PROMPT:
Filter the data below and keep only the lines that contain the string "sheet". Treat uppercase and lowercase letters as different.

SOURCE RECORDS:
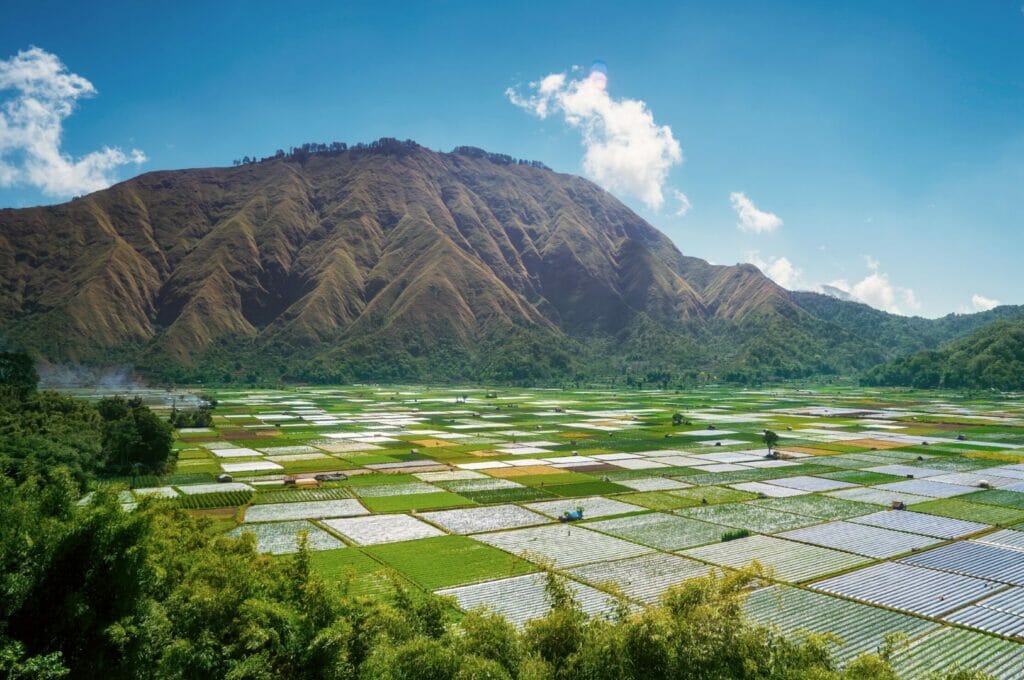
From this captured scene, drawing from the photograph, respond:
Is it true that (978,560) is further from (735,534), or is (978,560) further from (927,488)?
(927,488)

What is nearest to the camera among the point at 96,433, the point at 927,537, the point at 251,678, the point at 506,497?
the point at 251,678

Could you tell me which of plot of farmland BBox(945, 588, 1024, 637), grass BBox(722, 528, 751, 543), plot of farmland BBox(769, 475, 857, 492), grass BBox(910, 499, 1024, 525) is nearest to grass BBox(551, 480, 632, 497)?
grass BBox(722, 528, 751, 543)

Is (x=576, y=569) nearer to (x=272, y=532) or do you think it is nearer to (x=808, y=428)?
(x=272, y=532)

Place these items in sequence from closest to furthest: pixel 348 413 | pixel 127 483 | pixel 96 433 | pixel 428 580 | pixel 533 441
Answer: pixel 428 580 → pixel 127 483 → pixel 96 433 → pixel 533 441 → pixel 348 413

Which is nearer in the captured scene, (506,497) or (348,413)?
(506,497)

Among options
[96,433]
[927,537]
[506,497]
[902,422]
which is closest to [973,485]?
[927,537]

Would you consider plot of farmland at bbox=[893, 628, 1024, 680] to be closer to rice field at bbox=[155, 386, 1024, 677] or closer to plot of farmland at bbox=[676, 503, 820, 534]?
rice field at bbox=[155, 386, 1024, 677]
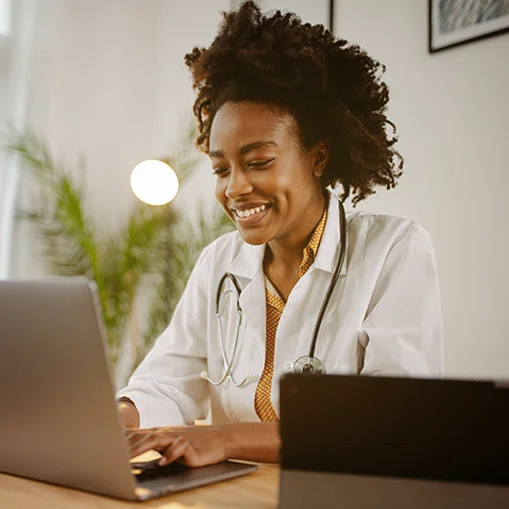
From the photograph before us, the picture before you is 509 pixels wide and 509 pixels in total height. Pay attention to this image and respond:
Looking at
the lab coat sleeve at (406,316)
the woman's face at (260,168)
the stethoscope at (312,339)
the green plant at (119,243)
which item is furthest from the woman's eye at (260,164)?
the green plant at (119,243)

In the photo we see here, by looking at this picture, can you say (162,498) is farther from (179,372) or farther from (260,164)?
(260,164)

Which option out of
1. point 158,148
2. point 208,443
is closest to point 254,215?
point 208,443

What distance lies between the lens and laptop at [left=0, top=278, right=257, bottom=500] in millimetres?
780

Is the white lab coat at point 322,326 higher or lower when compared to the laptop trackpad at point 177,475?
higher

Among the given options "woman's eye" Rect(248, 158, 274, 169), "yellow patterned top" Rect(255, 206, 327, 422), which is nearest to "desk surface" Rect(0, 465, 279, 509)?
"yellow patterned top" Rect(255, 206, 327, 422)

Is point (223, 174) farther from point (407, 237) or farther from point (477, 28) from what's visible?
point (477, 28)

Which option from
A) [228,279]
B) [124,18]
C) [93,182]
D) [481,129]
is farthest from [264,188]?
[124,18]

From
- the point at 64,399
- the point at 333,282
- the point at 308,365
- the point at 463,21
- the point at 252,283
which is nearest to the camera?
the point at 64,399

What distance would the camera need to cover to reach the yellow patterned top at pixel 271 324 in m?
1.45

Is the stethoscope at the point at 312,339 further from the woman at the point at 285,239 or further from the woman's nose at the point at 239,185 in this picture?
the woman's nose at the point at 239,185

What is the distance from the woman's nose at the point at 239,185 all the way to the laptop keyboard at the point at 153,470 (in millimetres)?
677

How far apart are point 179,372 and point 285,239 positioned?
16.1 inches

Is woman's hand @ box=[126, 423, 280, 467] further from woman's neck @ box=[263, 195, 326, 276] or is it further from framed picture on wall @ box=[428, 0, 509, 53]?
framed picture on wall @ box=[428, 0, 509, 53]

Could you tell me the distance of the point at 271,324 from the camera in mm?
1526
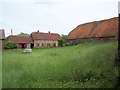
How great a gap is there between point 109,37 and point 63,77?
65.2 feet

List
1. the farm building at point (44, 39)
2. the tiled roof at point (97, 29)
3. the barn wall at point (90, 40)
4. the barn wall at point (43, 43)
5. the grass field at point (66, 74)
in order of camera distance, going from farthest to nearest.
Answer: the farm building at point (44, 39), the barn wall at point (43, 43), the tiled roof at point (97, 29), the barn wall at point (90, 40), the grass field at point (66, 74)

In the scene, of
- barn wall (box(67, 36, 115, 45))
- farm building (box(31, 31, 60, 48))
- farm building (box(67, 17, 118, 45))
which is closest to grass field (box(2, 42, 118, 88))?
barn wall (box(67, 36, 115, 45))

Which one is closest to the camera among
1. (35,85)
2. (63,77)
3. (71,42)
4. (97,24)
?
(35,85)

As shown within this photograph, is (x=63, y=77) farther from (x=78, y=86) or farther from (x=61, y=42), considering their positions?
(x=61, y=42)

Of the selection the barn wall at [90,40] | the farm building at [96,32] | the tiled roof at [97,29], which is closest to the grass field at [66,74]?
the barn wall at [90,40]

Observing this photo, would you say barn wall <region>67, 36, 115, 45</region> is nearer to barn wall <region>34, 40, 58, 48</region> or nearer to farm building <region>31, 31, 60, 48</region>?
barn wall <region>34, 40, 58, 48</region>

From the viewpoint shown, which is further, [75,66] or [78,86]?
[75,66]

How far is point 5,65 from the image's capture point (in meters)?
11.3

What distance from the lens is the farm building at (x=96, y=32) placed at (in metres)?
28.5

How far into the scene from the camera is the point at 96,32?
31328mm

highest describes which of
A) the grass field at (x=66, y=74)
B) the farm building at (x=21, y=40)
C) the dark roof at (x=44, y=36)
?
the dark roof at (x=44, y=36)

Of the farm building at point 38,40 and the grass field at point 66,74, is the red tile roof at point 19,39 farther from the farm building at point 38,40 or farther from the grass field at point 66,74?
the grass field at point 66,74

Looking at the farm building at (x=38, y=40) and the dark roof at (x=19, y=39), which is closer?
A: the dark roof at (x=19, y=39)

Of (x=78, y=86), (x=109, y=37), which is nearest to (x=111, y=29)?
(x=109, y=37)
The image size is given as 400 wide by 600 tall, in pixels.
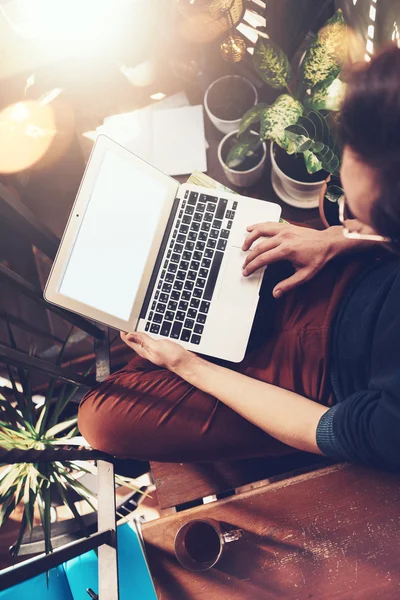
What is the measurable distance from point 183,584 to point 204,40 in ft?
4.39

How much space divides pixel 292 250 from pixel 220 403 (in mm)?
416

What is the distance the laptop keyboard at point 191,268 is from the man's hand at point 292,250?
0.28 ft

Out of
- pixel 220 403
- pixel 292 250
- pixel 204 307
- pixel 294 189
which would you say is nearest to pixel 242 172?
pixel 294 189

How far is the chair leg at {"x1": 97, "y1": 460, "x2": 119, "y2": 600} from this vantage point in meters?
0.82

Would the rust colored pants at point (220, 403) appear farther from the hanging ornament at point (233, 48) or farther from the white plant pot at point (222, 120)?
the hanging ornament at point (233, 48)

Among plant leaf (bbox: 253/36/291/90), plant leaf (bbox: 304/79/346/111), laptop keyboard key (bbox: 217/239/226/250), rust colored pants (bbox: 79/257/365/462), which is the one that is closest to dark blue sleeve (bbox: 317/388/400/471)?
rust colored pants (bbox: 79/257/365/462)

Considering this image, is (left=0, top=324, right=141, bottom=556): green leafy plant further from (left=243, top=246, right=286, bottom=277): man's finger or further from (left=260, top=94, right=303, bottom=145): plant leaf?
(left=260, top=94, right=303, bottom=145): plant leaf


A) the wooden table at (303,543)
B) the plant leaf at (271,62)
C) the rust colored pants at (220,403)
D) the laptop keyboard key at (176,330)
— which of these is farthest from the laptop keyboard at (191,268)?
the wooden table at (303,543)

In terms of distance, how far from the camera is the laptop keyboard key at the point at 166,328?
3.58 feet

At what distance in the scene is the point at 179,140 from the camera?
4.15 feet

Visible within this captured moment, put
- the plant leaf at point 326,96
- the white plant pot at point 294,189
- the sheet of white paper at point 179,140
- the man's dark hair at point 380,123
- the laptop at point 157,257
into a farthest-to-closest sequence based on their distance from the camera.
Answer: the sheet of white paper at point 179,140, the white plant pot at point 294,189, the laptop at point 157,257, the plant leaf at point 326,96, the man's dark hair at point 380,123

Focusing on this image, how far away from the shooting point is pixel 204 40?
3.86 feet

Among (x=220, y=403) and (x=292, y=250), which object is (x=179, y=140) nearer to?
(x=292, y=250)

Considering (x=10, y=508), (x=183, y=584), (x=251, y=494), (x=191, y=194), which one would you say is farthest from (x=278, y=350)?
(x=10, y=508)
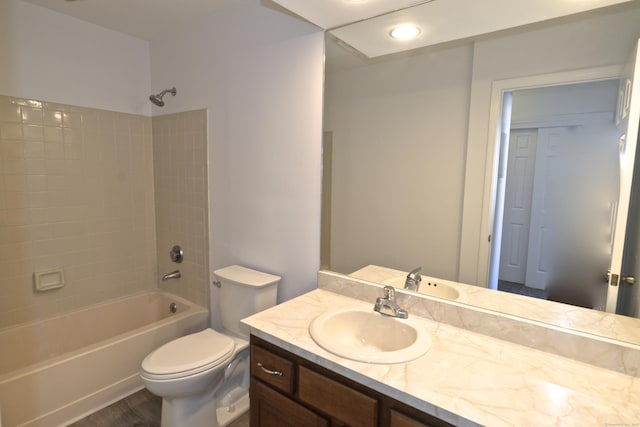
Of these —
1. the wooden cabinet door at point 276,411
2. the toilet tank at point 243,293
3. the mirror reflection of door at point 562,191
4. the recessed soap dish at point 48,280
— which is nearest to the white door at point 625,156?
the mirror reflection of door at point 562,191

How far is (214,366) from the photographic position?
1.64 meters

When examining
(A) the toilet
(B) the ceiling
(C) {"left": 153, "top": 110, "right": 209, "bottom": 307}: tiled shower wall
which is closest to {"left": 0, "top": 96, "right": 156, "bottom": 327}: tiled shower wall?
(C) {"left": 153, "top": 110, "right": 209, "bottom": 307}: tiled shower wall

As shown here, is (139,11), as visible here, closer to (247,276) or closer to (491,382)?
(247,276)

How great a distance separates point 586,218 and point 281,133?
4.66 feet

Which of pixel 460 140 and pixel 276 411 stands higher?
pixel 460 140

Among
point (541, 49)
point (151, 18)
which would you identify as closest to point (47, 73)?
point (151, 18)

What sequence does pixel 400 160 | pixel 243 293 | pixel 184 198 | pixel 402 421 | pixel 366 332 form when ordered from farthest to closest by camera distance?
pixel 184 198 → pixel 243 293 → pixel 400 160 → pixel 366 332 → pixel 402 421

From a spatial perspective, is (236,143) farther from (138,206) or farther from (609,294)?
(609,294)

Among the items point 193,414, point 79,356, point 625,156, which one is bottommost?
point 193,414

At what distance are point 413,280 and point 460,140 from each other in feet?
2.11

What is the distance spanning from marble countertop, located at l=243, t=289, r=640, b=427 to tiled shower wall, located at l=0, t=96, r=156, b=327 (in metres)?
1.89

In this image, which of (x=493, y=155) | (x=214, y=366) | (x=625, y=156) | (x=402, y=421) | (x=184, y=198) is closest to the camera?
(x=402, y=421)

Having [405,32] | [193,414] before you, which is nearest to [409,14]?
[405,32]

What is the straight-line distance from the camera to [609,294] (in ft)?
3.66
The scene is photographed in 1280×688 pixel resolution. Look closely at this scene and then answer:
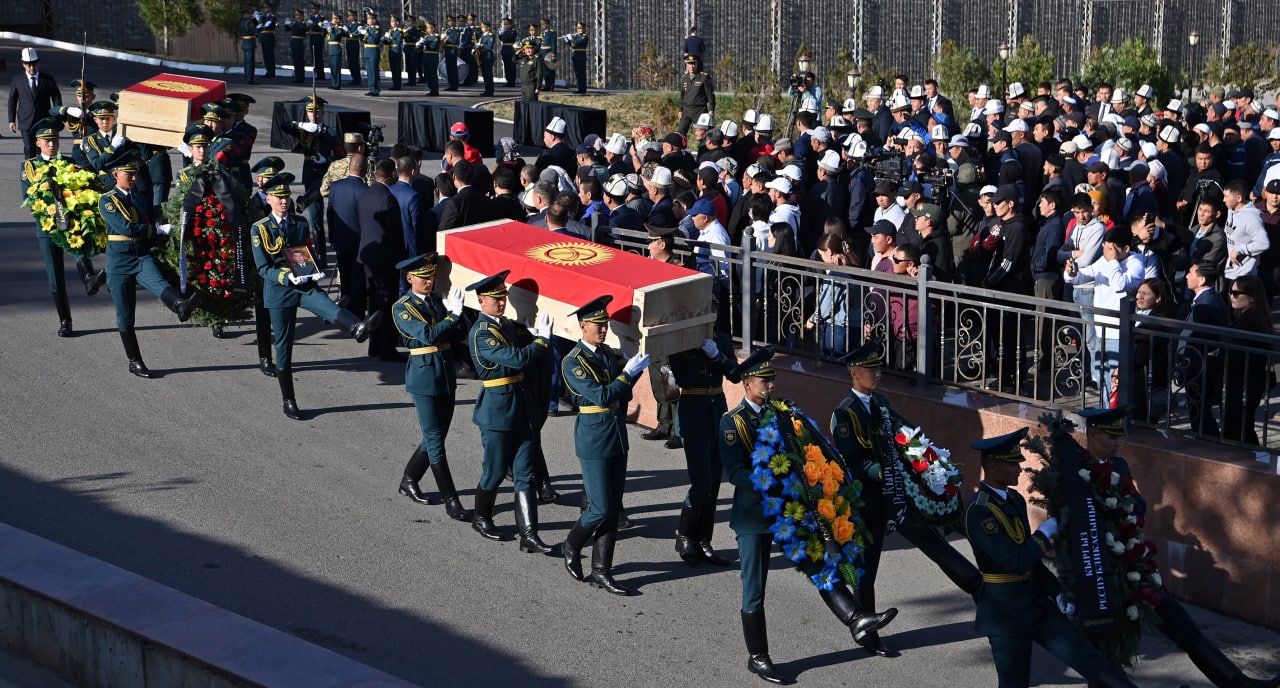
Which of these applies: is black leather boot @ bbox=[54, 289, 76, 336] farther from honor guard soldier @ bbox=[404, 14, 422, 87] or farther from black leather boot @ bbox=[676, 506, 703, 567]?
honor guard soldier @ bbox=[404, 14, 422, 87]

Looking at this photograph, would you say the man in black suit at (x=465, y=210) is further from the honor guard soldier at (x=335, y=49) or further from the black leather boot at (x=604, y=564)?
the honor guard soldier at (x=335, y=49)

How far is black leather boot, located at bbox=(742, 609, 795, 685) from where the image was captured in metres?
7.31

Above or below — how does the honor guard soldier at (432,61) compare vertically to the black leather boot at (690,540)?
above

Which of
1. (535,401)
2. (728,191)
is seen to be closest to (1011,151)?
(728,191)

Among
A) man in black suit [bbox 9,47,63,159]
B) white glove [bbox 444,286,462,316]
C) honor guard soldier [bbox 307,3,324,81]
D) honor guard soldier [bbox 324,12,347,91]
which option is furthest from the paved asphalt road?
honor guard soldier [bbox 307,3,324,81]

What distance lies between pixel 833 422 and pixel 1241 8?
39.1m

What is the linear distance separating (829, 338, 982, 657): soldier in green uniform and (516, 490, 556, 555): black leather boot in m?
2.03

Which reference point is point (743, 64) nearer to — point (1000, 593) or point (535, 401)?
point (535, 401)

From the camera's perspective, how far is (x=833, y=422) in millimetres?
7855

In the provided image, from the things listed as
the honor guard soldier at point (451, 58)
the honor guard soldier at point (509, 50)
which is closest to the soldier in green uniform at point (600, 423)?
the honor guard soldier at point (451, 58)

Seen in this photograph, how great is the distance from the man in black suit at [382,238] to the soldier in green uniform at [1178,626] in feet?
21.5

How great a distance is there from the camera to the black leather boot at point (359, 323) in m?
10.9

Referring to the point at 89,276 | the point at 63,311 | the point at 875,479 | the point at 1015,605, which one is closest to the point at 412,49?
the point at 89,276

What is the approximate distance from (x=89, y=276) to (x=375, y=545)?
250 inches
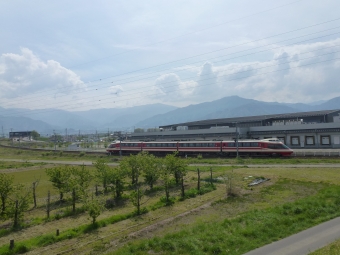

ANSWER TO THIS TASK:
- the sheet of white paper at point 179,140
Answer: the sheet of white paper at point 179,140, the white plant pot at point 294,189, the laptop at point 157,257, the plant leaf at point 326,96, the man's dark hair at point 380,123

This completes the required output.